#### Task goal:
Count the lines in the records below that contain the word "furthest", and give only that number.

>> Begin Provided entries

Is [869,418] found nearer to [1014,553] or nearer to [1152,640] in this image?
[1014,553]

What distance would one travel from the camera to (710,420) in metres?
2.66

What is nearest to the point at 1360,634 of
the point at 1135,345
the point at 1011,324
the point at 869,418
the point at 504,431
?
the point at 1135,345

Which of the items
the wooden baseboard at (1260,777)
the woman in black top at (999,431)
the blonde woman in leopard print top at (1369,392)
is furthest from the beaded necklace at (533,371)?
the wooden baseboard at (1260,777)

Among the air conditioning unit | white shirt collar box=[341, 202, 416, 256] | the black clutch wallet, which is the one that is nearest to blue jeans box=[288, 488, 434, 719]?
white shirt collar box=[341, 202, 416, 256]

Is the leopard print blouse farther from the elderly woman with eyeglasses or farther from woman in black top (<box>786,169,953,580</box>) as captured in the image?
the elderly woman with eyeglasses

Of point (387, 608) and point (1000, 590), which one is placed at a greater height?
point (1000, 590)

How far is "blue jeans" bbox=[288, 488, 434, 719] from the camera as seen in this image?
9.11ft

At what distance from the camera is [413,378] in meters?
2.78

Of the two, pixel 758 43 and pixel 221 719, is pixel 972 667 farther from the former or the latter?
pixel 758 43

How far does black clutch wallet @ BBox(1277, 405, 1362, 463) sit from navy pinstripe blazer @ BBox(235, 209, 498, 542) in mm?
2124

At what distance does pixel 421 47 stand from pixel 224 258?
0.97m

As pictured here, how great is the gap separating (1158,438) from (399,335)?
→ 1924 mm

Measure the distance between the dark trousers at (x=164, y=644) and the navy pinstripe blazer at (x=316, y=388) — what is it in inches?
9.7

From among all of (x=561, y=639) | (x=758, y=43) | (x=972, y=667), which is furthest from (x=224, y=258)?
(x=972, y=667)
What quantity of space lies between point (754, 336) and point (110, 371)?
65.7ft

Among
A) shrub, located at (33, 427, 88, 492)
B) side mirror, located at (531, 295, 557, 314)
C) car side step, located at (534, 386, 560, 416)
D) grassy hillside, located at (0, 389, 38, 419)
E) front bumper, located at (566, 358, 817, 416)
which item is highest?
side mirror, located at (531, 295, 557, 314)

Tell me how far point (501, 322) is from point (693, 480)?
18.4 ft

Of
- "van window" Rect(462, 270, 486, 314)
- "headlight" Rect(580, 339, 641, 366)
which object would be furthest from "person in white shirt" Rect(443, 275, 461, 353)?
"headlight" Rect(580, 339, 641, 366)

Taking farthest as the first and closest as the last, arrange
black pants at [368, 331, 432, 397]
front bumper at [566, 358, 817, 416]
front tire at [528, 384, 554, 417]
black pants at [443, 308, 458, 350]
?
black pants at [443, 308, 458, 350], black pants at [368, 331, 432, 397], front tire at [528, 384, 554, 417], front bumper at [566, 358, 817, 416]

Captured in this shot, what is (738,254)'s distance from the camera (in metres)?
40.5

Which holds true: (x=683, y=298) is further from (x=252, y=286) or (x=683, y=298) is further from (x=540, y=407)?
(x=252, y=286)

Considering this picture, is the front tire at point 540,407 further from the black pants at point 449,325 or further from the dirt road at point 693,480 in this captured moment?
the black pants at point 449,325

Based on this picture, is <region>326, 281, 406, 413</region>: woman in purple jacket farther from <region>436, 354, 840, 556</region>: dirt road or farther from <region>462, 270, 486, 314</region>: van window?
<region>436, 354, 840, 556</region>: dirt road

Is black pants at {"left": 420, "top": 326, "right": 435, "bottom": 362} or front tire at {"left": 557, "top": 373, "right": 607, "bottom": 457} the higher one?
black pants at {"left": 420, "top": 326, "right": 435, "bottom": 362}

>> End Provided entries

#### Exercise solution:
3